Given text:
□ □ □ □

Enyalius or Enyalios (Greek: Ἐνυάλιος) in Greek mythology is generally a son of Ares by Enyo and also a byname of Ares the god of war. Though Enyalius as a by-name of Ares is the most accepted version, in Mycenaean times Ares and Enyalius were considered separate deities. Enyalius is often seen as the God of soldiers and warriors from Ares cult. On the Mycenaean Greek Linear B KN V 52 tablet, the name 𐀁𐀝𐀷𐀪𐀍, e-nu-wa-ri-jo, has been interpreted to refer to this same Enyalios.[1][2] It has been suggested that the name of Enyalius ultimately represents an Anatolian loanword, although alternative hypotheses treat it as an inherited Indo-European compound or a borrowing from an indigenous language of Crete. [3]
Enyalios is mentioned nine times in Homer's Iliad and in four of them it is in the same formula describing Meriones who is one of the leaders of warriors from Crete. Homer calls Ares by the epithet Enyalios in Iliad, book xx.
A scholiast on Homer declares that the poet Alcman sometimes identified Ares with Enyalius and sometimes differentiated him, and that Enyalius was sometimes made the son of Ares by Enyo and sometimes the son of Cronus and Rhea.[4]
Aristophanes (in Peace) envisages Ares and Enyalios as separate gods of war.
In the Anabasis, Xenophon mentions that the Greek mercenaries raise a war cry to Enyalios as they charge at the Persian Army.
In Argonautica book III, lines 363–367, Jason sets the chthonic earthborn warriors fighting among themselves by hurling a boulder in their midst:
But Jason called to mind the counsels of Medea full of craft, and seized from the plain a huge round boulder, a terrible quoit of Ares Enyalius; four stalwart youths could not have raised it from the ground even a little.
The urbane Alexandrian author gives his old tale a touch of appropriate Homeric antiquity by using such an ancient epithet.
Plutarch, in Moralia (2nd century), tells of the bravery of the women of Argos, in the 5th century BC, who repulsed the attacks of kings of Sparta. The survivors erected a temple to Ares Enyalius by the road where they fell:
After the city was saved, they buried the women who had fallen in battle by the Argive road, and as a memorial to the achievements of the women who were spared they dedicated a temple to Ares Enyalius... Up to the present day they celebrate the Festival of Impudence (Hybristika) on the anniversary [of the battle], putting the women into men's tunics and cloaks and the men in women's dresses and head-coverings.

□ □ □ □

Exercise goal:
Continue the passage about Enyalius from the point where it stops.

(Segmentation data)
□ □ □ □

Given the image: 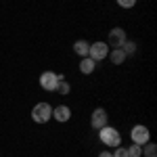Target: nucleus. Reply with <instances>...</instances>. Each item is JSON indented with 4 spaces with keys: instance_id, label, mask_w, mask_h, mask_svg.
Segmentation results:
<instances>
[{
    "instance_id": "nucleus-1",
    "label": "nucleus",
    "mask_w": 157,
    "mask_h": 157,
    "mask_svg": "<svg viewBox=\"0 0 157 157\" xmlns=\"http://www.w3.org/2000/svg\"><path fill=\"white\" fill-rule=\"evenodd\" d=\"M98 138H101L103 145H107V147H120L121 145L120 132H117L115 128H111V126H103V128L98 130Z\"/></svg>"
},
{
    "instance_id": "nucleus-2",
    "label": "nucleus",
    "mask_w": 157,
    "mask_h": 157,
    "mask_svg": "<svg viewBox=\"0 0 157 157\" xmlns=\"http://www.w3.org/2000/svg\"><path fill=\"white\" fill-rule=\"evenodd\" d=\"M32 117H34L36 124H46L52 117V107L48 103H38L36 107L32 109Z\"/></svg>"
},
{
    "instance_id": "nucleus-3",
    "label": "nucleus",
    "mask_w": 157,
    "mask_h": 157,
    "mask_svg": "<svg viewBox=\"0 0 157 157\" xmlns=\"http://www.w3.org/2000/svg\"><path fill=\"white\" fill-rule=\"evenodd\" d=\"M88 57L92 61H103L109 57V46L107 42H94V44H90V48H88Z\"/></svg>"
},
{
    "instance_id": "nucleus-4",
    "label": "nucleus",
    "mask_w": 157,
    "mask_h": 157,
    "mask_svg": "<svg viewBox=\"0 0 157 157\" xmlns=\"http://www.w3.org/2000/svg\"><path fill=\"white\" fill-rule=\"evenodd\" d=\"M57 84H59V73H55V71H44L42 75H40V86H42L44 90L55 92V90H57Z\"/></svg>"
},
{
    "instance_id": "nucleus-5",
    "label": "nucleus",
    "mask_w": 157,
    "mask_h": 157,
    "mask_svg": "<svg viewBox=\"0 0 157 157\" xmlns=\"http://www.w3.org/2000/svg\"><path fill=\"white\" fill-rule=\"evenodd\" d=\"M130 136H132V143L134 145H145V143H149V128L147 126H143V124H138V126H134L132 132H130Z\"/></svg>"
},
{
    "instance_id": "nucleus-6",
    "label": "nucleus",
    "mask_w": 157,
    "mask_h": 157,
    "mask_svg": "<svg viewBox=\"0 0 157 157\" xmlns=\"http://www.w3.org/2000/svg\"><path fill=\"white\" fill-rule=\"evenodd\" d=\"M126 40H128V38H126V32H124L121 27H113V29L109 32V44H107V46L121 48V44H124Z\"/></svg>"
},
{
    "instance_id": "nucleus-7",
    "label": "nucleus",
    "mask_w": 157,
    "mask_h": 157,
    "mask_svg": "<svg viewBox=\"0 0 157 157\" xmlns=\"http://www.w3.org/2000/svg\"><path fill=\"white\" fill-rule=\"evenodd\" d=\"M90 124L94 130H101L103 126H107V111L103 107H97L92 111V117H90Z\"/></svg>"
},
{
    "instance_id": "nucleus-8",
    "label": "nucleus",
    "mask_w": 157,
    "mask_h": 157,
    "mask_svg": "<svg viewBox=\"0 0 157 157\" xmlns=\"http://www.w3.org/2000/svg\"><path fill=\"white\" fill-rule=\"evenodd\" d=\"M52 117L59 121V124H65V121H69V117H71V109L67 107V105H59V107L52 109Z\"/></svg>"
},
{
    "instance_id": "nucleus-9",
    "label": "nucleus",
    "mask_w": 157,
    "mask_h": 157,
    "mask_svg": "<svg viewBox=\"0 0 157 157\" xmlns=\"http://www.w3.org/2000/svg\"><path fill=\"white\" fill-rule=\"evenodd\" d=\"M94 65H97V63L90 59V57H84V59L80 61V71L84 73V75H88V73L94 71Z\"/></svg>"
},
{
    "instance_id": "nucleus-10",
    "label": "nucleus",
    "mask_w": 157,
    "mask_h": 157,
    "mask_svg": "<svg viewBox=\"0 0 157 157\" xmlns=\"http://www.w3.org/2000/svg\"><path fill=\"white\" fill-rule=\"evenodd\" d=\"M88 48H90V44H88L86 40H78V42L73 44L75 55H80V57H88Z\"/></svg>"
},
{
    "instance_id": "nucleus-11",
    "label": "nucleus",
    "mask_w": 157,
    "mask_h": 157,
    "mask_svg": "<svg viewBox=\"0 0 157 157\" xmlns=\"http://www.w3.org/2000/svg\"><path fill=\"white\" fill-rule=\"evenodd\" d=\"M124 61H126V52H124L121 48H113L111 50V63H113V65H121Z\"/></svg>"
},
{
    "instance_id": "nucleus-12",
    "label": "nucleus",
    "mask_w": 157,
    "mask_h": 157,
    "mask_svg": "<svg viewBox=\"0 0 157 157\" xmlns=\"http://www.w3.org/2000/svg\"><path fill=\"white\" fill-rule=\"evenodd\" d=\"M145 149H143V153H145V157H157V145L155 143H151V140H149V143H145Z\"/></svg>"
},
{
    "instance_id": "nucleus-13",
    "label": "nucleus",
    "mask_w": 157,
    "mask_h": 157,
    "mask_svg": "<svg viewBox=\"0 0 157 157\" xmlns=\"http://www.w3.org/2000/svg\"><path fill=\"white\" fill-rule=\"evenodd\" d=\"M121 50L126 52V57H128V55H134V52H136V42H132V40H126V42L121 44Z\"/></svg>"
},
{
    "instance_id": "nucleus-14",
    "label": "nucleus",
    "mask_w": 157,
    "mask_h": 157,
    "mask_svg": "<svg viewBox=\"0 0 157 157\" xmlns=\"http://www.w3.org/2000/svg\"><path fill=\"white\" fill-rule=\"evenodd\" d=\"M140 155H143V147L140 145L132 143V147H128V157H140Z\"/></svg>"
},
{
    "instance_id": "nucleus-15",
    "label": "nucleus",
    "mask_w": 157,
    "mask_h": 157,
    "mask_svg": "<svg viewBox=\"0 0 157 157\" xmlns=\"http://www.w3.org/2000/svg\"><path fill=\"white\" fill-rule=\"evenodd\" d=\"M113 157H128V149H126V147H117V149L113 151Z\"/></svg>"
},
{
    "instance_id": "nucleus-16",
    "label": "nucleus",
    "mask_w": 157,
    "mask_h": 157,
    "mask_svg": "<svg viewBox=\"0 0 157 157\" xmlns=\"http://www.w3.org/2000/svg\"><path fill=\"white\" fill-rule=\"evenodd\" d=\"M117 4L124 6V9H132L134 4H136V0H117Z\"/></svg>"
},
{
    "instance_id": "nucleus-17",
    "label": "nucleus",
    "mask_w": 157,
    "mask_h": 157,
    "mask_svg": "<svg viewBox=\"0 0 157 157\" xmlns=\"http://www.w3.org/2000/svg\"><path fill=\"white\" fill-rule=\"evenodd\" d=\"M98 157H113V153H109V151H103V153H98Z\"/></svg>"
}]
</instances>
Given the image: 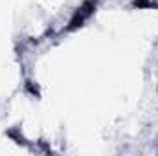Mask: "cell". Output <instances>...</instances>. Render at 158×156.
I'll list each match as a JSON object with an SVG mask.
<instances>
[{"label":"cell","instance_id":"6da1fadb","mask_svg":"<svg viewBox=\"0 0 158 156\" xmlns=\"http://www.w3.org/2000/svg\"><path fill=\"white\" fill-rule=\"evenodd\" d=\"M94 7H96V4L92 2V0H88V2H85L81 7H79L77 11H76V15H74V18L70 20V26H68V30H76L77 26H81L92 13H94Z\"/></svg>","mask_w":158,"mask_h":156},{"label":"cell","instance_id":"7a4b0ae2","mask_svg":"<svg viewBox=\"0 0 158 156\" xmlns=\"http://www.w3.org/2000/svg\"><path fill=\"white\" fill-rule=\"evenodd\" d=\"M134 4H136V6H149V7L155 6L153 2H147V0H134Z\"/></svg>","mask_w":158,"mask_h":156}]
</instances>
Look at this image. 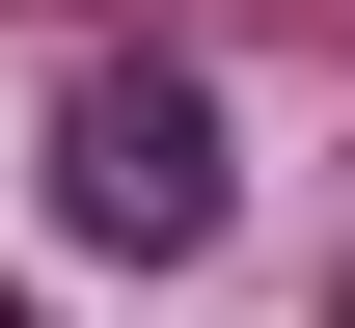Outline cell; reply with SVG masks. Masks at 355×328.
Returning <instances> with one entry per match:
<instances>
[{
	"label": "cell",
	"mask_w": 355,
	"mask_h": 328,
	"mask_svg": "<svg viewBox=\"0 0 355 328\" xmlns=\"http://www.w3.org/2000/svg\"><path fill=\"white\" fill-rule=\"evenodd\" d=\"M55 219H83L110 274H191V246L246 219V164H219V83H191V55H83V83H55Z\"/></svg>",
	"instance_id": "cell-1"
},
{
	"label": "cell",
	"mask_w": 355,
	"mask_h": 328,
	"mask_svg": "<svg viewBox=\"0 0 355 328\" xmlns=\"http://www.w3.org/2000/svg\"><path fill=\"white\" fill-rule=\"evenodd\" d=\"M0 328H28V301H0Z\"/></svg>",
	"instance_id": "cell-2"
}]
</instances>
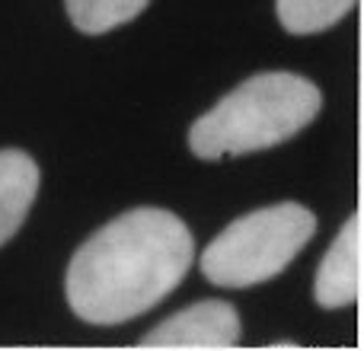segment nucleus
Returning <instances> with one entry per match:
<instances>
[{"label":"nucleus","instance_id":"nucleus-1","mask_svg":"<svg viewBox=\"0 0 364 351\" xmlns=\"http://www.w3.org/2000/svg\"><path fill=\"white\" fill-rule=\"evenodd\" d=\"M195 262L188 227L164 207L119 214L74 252L64 278L68 307L90 326H119L154 310Z\"/></svg>","mask_w":364,"mask_h":351},{"label":"nucleus","instance_id":"nucleus-2","mask_svg":"<svg viewBox=\"0 0 364 351\" xmlns=\"http://www.w3.org/2000/svg\"><path fill=\"white\" fill-rule=\"evenodd\" d=\"M323 93L307 77L291 70H265L224 96L195 119L188 147L198 160H224L259 153L291 141L320 115Z\"/></svg>","mask_w":364,"mask_h":351},{"label":"nucleus","instance_id":"nucleus-3","mask_svg":"<svg viewBox=\"0 0 364 351\" xmlns=\"http://www.w3.org/2000/svg\"><path fill=\"white\" fill-rule=\"evenodd\" d=\"M316 233V214L297 201L259 207L227 224L201 252V275L218 288H256L278 278Z\"/></svg>","mask_w":364,"mask_h":351},{"label":"nucleus","instance_id":"nucleus-4","mask_svg":"<svg viewBox=\"0 0 364 351\" xmlns=\"http://www.w3.org/2000/svg\"><path fill=\"white\" fill-rule=\"evenodd\" d=\"M240 313L227 301H201L173 313L154 326L141 348H237L240 345Z\"/></svg>","mask_w":364,"mask_h":351},{"label":"nucleus","instance_id":"nucleus-5","mask_svg":"<svg viewBox=\"0 0 364 351\" xmlns=\"http://www.w3.org/2000/svg\"><path fill=\"white\" fill-rule=\"evenodd\" d=\"M361 214L342 224L333 246L326 249L314 281V301L323 310H346L361 294Z\"/></svg>","mask_w":364,"mask_h":351},{"label":"nucleus","instance_id":"nucleus-6","mask_svg":"<svg viewBox=\"0 0 364 351\" xmlns=\"http://www.w3.org/2000/svg\"><path fill=\"white\" fill-rule=\"evenodd\" d=\"M38 195V163L23 151H0V246L16 237Z\"/></svg>","mask_w":364,"mask_h":351},{"label":"nucleus","instance_id":"nucleus-7","mask_svg":"<svg viewBox=\"0 0 364 351\" xmlns=\"http://www.w3.org/2000/svg\"><path fill=\"white\" fill-rule=\"evenodd\" d=\"M355 4L358 0H275V13L291 36H316L342 23Z\"/></svg>","mask_w":364,"mask_h":351},{"label":"nucleus","instance_id":"nucleus-8","mask_svg":"<svg viewBox=\"0 0 364 351\" xmlns=\"http://www.w3.org/2000/svg\"><path fill=\"white\" fill-rule=\"evenodd\" d=\"M74 29L83 36H106L119 26L132 23L151 0H64Z\"/></svg>","mask_w":364,"mask_h":351}]
</instances>
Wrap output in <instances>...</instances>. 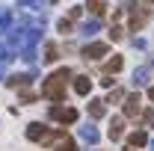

□ □ □ □

Exercise result:
According to Pausanias (3.15.7), the Lacedaemonians believed that by chaining up Enyalius, they would prevent the god from deserting Sparta. Pausanias also mentions at 3.14.9 and 3.20.2 that puppies were sacrificed to Enyalius in Sparta.
Polybius' history renders the Roman god Mars by Greek Ares but the Roman god Quirinus by Enyalius, and the same identifications are made by later writers such as Dionysius of Halicarnassus, perhaps only because it made sense that a Roman god who was sometimes confounded with Mars and sometimes differentiated should be represented in Greek by a name that was similarly sometimes equated with Ares (who definitely corresponded with Mars) and was sometimes differentiated.
Josephus in his Antiquities 4, (3)[115] states after telling the story of the Tower of Babel:
But as to the plan of Shinar, in the country of Babylonia, Hestiaeus mentions it, when he says thus: "Such of the priests as were saved, took the sacred vessels of Zeus Enyalius, and came to Shinar of Babylonia."
Notes
- ↑ See text and figure 37 in Chadwick, John (1976). The Mycenaean World. Cambridge, UK: Cambridge University Press. p. 88. ISBN 0-521-29037-6. At Google Books.
- ↑ Raymoure, K.A. "e-nu-wa-ri-jo". Minoan Linear A & Mycenaean Linear B. Deaditerranean. Archived from the original on 2021-06-23. Retrieved 2014-03-19. "KN 52 V + 52 bis + 8285 (unknown)". DĀMOS: Database of Mycenaean at Oslo. University of Oslo. Archived from the original on 2014-03-19.
- ↑ Yakubovich, Ilya (2021). "The Anatolian Connections of the Greek God Enyalius". Linguistic and Cultural Interactions between Greece and Anatolia. Linguistic and Cultural Interactions between Greece and Anatolia: In Search of the Golden Fleece. M. Bianconi (ed.). Leiden: Brill. Pp. 233-45. pp. 233–245. doi:10.1163/9789004461598_012. ISBN 9789004461598. S2CID 243740039.
- ↑ A. Bernabé Poetae Epici Graeci, 44, Berlin, 1983- .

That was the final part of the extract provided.